STATED TASK
All lines below must be repeated exactly, with the pictures omitted.

** begin SOURCE RECORDS **

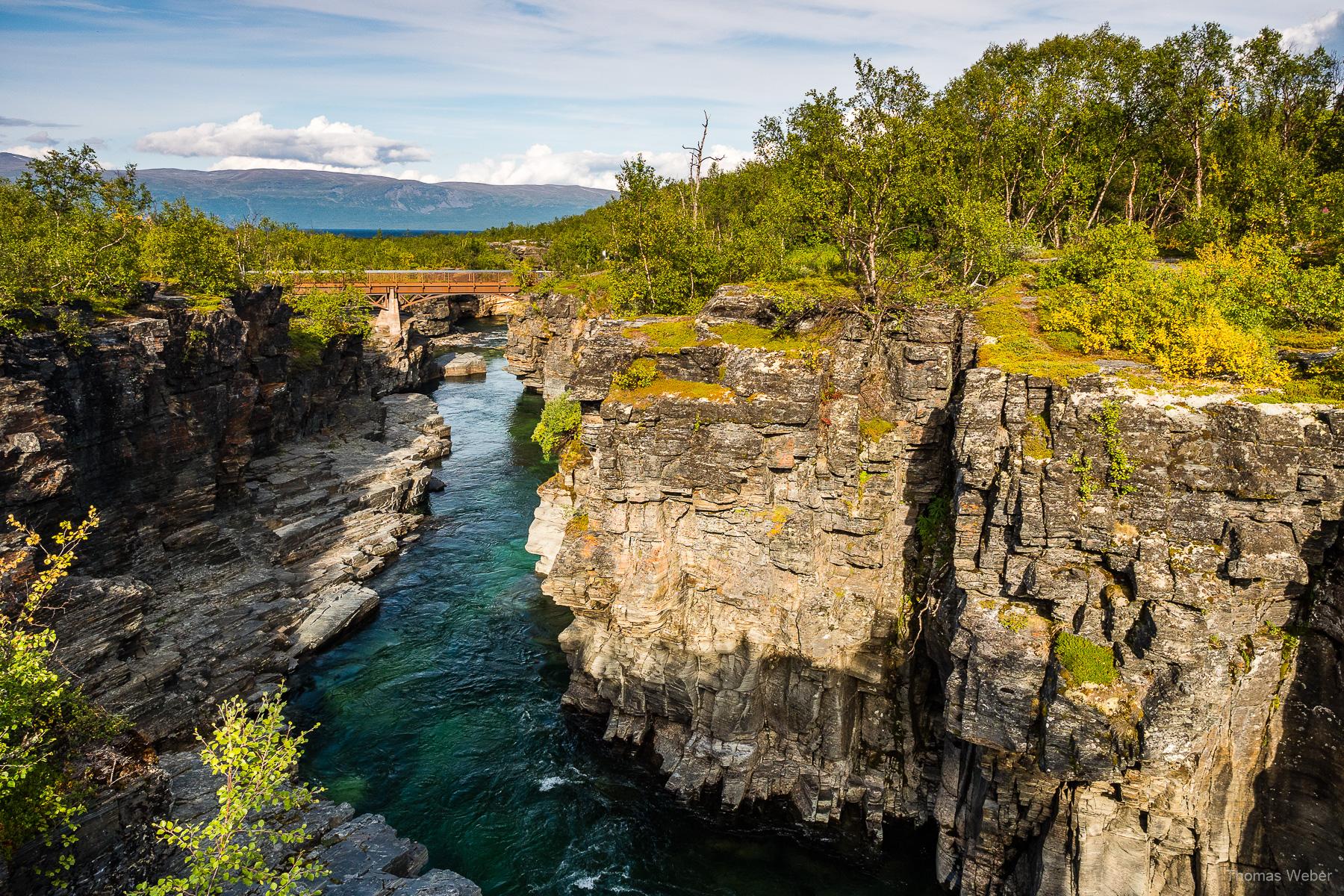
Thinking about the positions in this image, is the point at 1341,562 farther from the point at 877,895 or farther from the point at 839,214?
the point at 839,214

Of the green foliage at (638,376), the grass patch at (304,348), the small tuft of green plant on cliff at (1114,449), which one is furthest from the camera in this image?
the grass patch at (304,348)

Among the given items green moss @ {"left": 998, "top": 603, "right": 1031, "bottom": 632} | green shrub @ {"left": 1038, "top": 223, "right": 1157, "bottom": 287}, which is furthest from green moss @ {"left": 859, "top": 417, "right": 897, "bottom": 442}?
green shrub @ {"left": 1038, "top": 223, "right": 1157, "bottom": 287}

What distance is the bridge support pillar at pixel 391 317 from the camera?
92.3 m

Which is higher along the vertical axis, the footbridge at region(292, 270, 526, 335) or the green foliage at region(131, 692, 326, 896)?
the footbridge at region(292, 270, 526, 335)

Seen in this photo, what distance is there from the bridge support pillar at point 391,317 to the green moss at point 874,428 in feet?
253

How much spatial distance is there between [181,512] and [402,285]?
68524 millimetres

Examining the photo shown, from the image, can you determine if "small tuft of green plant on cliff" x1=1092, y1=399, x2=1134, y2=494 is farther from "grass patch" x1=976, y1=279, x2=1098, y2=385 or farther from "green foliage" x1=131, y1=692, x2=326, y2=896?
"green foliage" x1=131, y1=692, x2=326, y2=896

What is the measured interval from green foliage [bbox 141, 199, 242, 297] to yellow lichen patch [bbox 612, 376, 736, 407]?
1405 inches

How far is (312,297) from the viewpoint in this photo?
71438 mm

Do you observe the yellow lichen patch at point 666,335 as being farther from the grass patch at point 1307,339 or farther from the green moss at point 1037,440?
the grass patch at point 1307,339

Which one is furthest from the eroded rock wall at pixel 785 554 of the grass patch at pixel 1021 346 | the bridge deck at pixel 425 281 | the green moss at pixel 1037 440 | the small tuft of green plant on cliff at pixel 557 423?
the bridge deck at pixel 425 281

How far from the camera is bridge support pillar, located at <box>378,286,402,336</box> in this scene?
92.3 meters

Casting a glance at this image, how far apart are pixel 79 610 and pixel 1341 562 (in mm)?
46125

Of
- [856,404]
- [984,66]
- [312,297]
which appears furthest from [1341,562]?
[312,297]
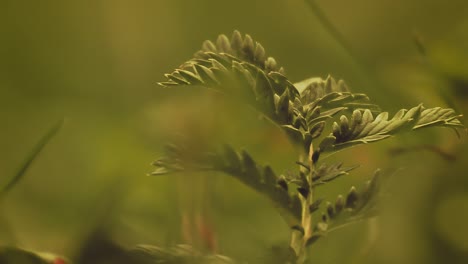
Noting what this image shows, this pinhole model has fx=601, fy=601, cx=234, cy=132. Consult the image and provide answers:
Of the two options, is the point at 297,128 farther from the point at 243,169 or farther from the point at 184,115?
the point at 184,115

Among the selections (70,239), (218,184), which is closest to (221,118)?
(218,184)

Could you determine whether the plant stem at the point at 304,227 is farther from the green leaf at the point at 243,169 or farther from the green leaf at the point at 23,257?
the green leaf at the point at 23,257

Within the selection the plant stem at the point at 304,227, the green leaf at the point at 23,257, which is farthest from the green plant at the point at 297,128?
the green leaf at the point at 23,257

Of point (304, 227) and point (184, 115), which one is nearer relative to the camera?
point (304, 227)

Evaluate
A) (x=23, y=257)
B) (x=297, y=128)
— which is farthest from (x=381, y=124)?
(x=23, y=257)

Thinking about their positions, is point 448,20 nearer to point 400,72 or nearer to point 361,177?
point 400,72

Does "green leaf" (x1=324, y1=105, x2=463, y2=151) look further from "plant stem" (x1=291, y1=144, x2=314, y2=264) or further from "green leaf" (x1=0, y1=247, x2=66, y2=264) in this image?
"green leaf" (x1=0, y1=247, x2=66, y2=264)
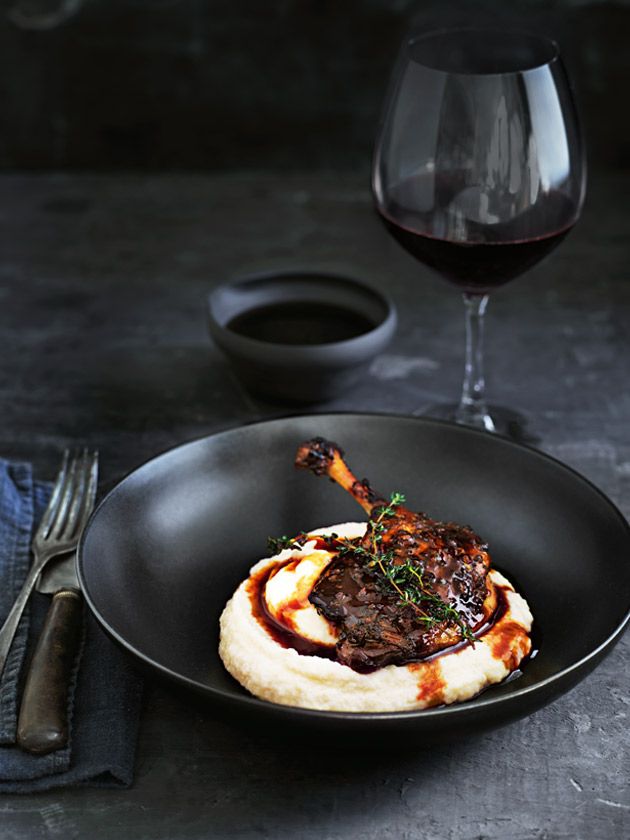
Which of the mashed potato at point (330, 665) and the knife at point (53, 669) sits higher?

** end SOURCE RECORDS **

PROBLEM SOLUTION
Thinking about the positions in this image, is the point at 1341,562 farther from the point at 877,895 or farther from the point at 839,214?
the point at 839,214

Of the green foliage at (638,376), the grass patch at (304,348), the small tuft of green plant on cliff at (1114,449), which one is furthest from the camera in this image?
the grass patch at (304,348)

Among the given items green moss @ {"left": 998, "top": 603, "right": 1031, "bottom": 632} | green shrub @ {"left": 1038, "top": 223, "right": 1157, "bottom": 287}, which is furthest from green moss @ {"left": 859, "top": 417, "right": 897, "bottom": 442}?
green shrub @ {"left": 1038, "top": 223, "right": 1157, "bottom": 287}

What distance is the bridge support pillar at pixel 391 317 from the camera?
92.3 m

Which is higher along the vertical axis, the footbridge at region(292, 270, 526, 335) or the green foliage at region(131, 692, 326, 896)?
the footbridge at region(292, 270, 526, 335)

Seen in this photo, what distance is there from the bridge support pillar at point 391,317 to the green moss at point 874,428 in feet?
253

How much spatial distance is there between [181,512] and [402,285]?
68524 millimetres

Examining the photo shown, from the image, can you determine if "small tuft of green plant on cliff" x1=1092, y1=399, x2=1134, y2=494 is farther from "grass patch" x1=976, y1=279, x2=1098, y2=385 or farther from "green foliage" x1=131, y1=692, x2=326, y2=896?
"green foliage" x1=131, y1=692, x2=326, y2=896

What is the measured interval from green foliage [bbox 141, 199, 242, 297] to yellow lichen patch [bbox 612, 376, 736, 407]?
1405 inches

How far is (312,297) from the viewpoint in this photo?
71438 mm

Do you observe the yellow lichen patch at point 666,335 as being farther from the grass patch at point 1307,339 or farther from the green moss at point 1037,440?
the grass patch at point 1307,339

Which one is furthest from the eroded rock wall at pixel 785 554 of the grass patch at pixel 1021 346 | the bridge deck at pixel 425 281 | the green moss at pixel 1037 440 | the small tuft of green plant on cliff at pixel 557 423?
the bridge deck at pixel 425 281

How far from the camera is bridge support pillar, located at <box>378,286,402,336</box> in this scene?
92.3 meters

Casting a glance at this image, how far apart are pixel 79 610 and pixel 1341 562 (in mm)?
46125

Of
- [856,404]
- [984,66]
- [312,297]
which appears furthest from [1341,562]?
[312,297]
Noting what this image shows, this pinhole model has fx=601, fy=601, cx=234, cy=132. Consult the image and provide answers:
Of the two options, is the point at 297,128 farther from the point at 243,169 or farther from the point at 184,115?
the point at 184,115

Among the selections (70,239), (218,184), which is closest to (221,118)?
(218,184)

Could you determine whether the plant stem at the point at 304,227 is farther from the green leaf at the point at 243,169 or farther from the green leaf at the point at 23,257?
the green leaf at the point at 23,257

Within the selection the plant stem at the point at 304,227, the green leaf at the point at 23,257, which is farthest from the green plant at the point at 297,128?
the green leaf at the point at 23,257

Of point (304, 227) and point (184, 115), which one is nearer relative to the camera?
point (304, 227)

Evaluate
A) (x=23, y=257)
B) (x=297, y=128)
— which is farthest from (x=381, y=124)?
(x=23, y=257)

Thinking about their positions, is point 448,20 nearer to point 400,72 or nearer to point 361,177?
point 400,72

Does "green leaf" (x1=324, y1=105, x2=463, y2=151) look further from "plant stem" (x1=291, y1=144, x2=314, y2=264) or further from "green leaf" (x1=0, y1=247, x2=66, y2=264) in this image?
"green leaf" (x1=0, y1=247, x2=66, y2=264)
Which of the mashed potato at point (330, 665) and the knife at point (53, 669) sits higher?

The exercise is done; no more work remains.